- Chair of Data Systems Engineering (School of Computing Science)
Personal site: http://www.dcs.gla.ac.uk/ideas/
Peter Triantafillou has held the Data Systems Chair at the School of Computing Science at the University of Glasgow since January 2013 and has served as the Associate Director of the Urban Big Data Research Centre at Glasgow — a national infrastructure for urban data services and analytics. Before that Peter held professorial positions at Simon Fraser University Canada (1991-1995), the Technical University of Crete (1995-2002), the University of Patras (2002-2013) in Greece, and he was visiting professor at the Max-Planck Institute for Informatics in Germany (in 2004-2005 and in 2012-2013). Peter received his PhD in computer science from the University of Waterloo in 1991, being the Department of computer Science and the Faculty of Mathematics nominee for the Gold Medal for outstanding achievements at the Doctoral level. Peter has been conducting research for over 25 years, in large-scale data management and systems, including Distributed Databases, Distributed Filesystems, Multimedia Systems, Storage Servers, Peer-to-Peer Data Systems, Publish-Subscribe / Event-based Systems, Decentralized Search Engines and Information Retrieval, and Social Networks/Systems. Currently, his contributions are in Big Data Management and Large-Scale Infrastructures. Peter has published extensively in top journals and conferences, has served in the Technical Program Committees of more than 100 international conferences, and has been the PC Chair or Vice-chair in several prestigious conferences. Peter has received the best paper award at the ACM CIKM (Conference on Information and Knowledge Management) in 2006 and is a co-designer of several innovative systems (such as the MINERVA decentralized search engine and the eXO decentralized social networking system).

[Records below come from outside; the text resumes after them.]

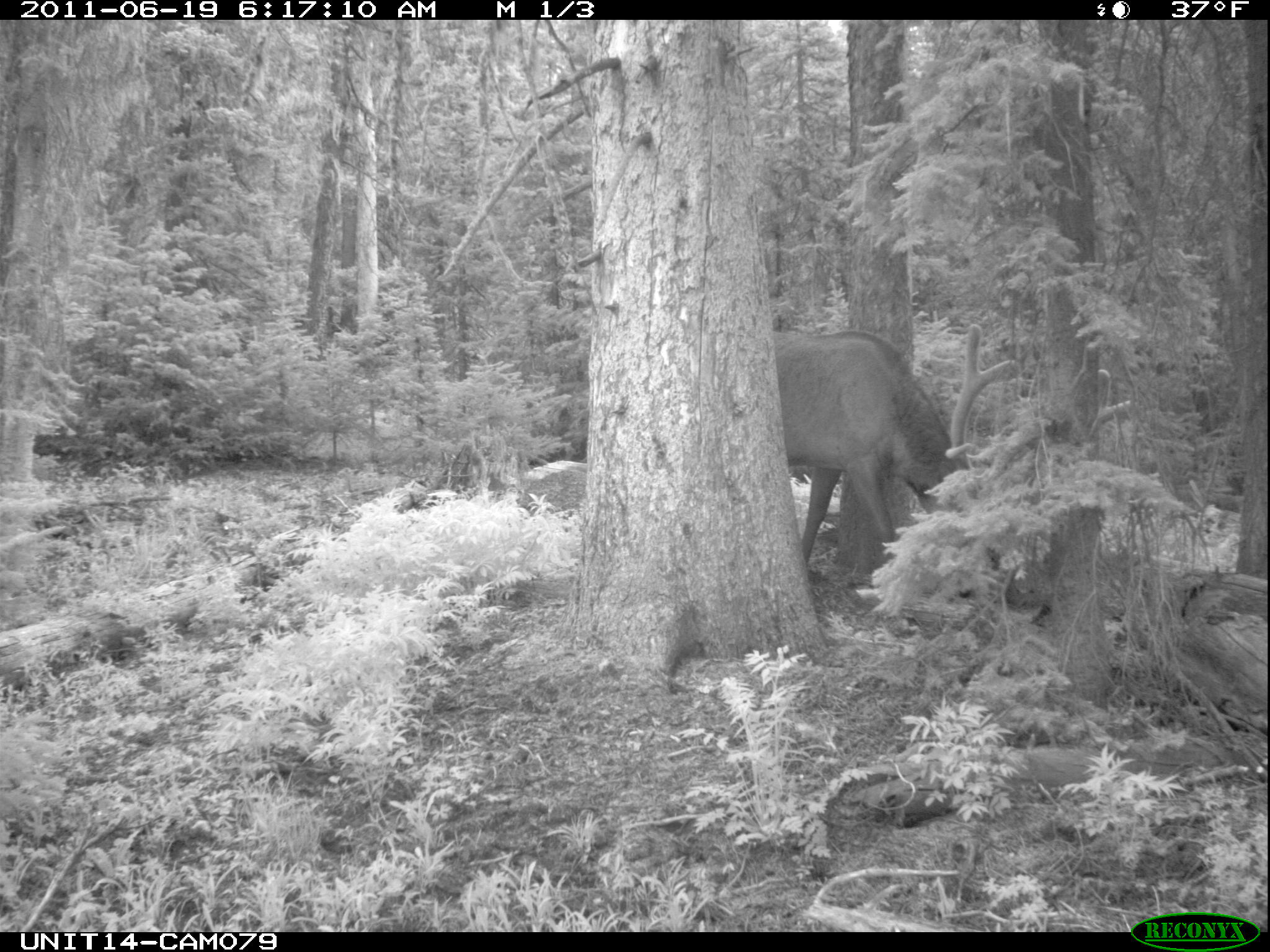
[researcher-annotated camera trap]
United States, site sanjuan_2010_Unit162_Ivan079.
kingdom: Animalia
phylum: Chordata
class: Mammalia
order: Artiodactyla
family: Cervidae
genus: Cervus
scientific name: Cervus elaphus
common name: red deer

- Big data system architectures.
- Scalable, distributed storage systems, including file systems and modern NoSQL Database systems.
- Complex query processing and optimization (graph queries, ranking, temporal analytics).
- Indexing structures including statistical structures and methods.
- Appropriate notions for data and application consistently at scale.
- Machine learning techniques for big data systems.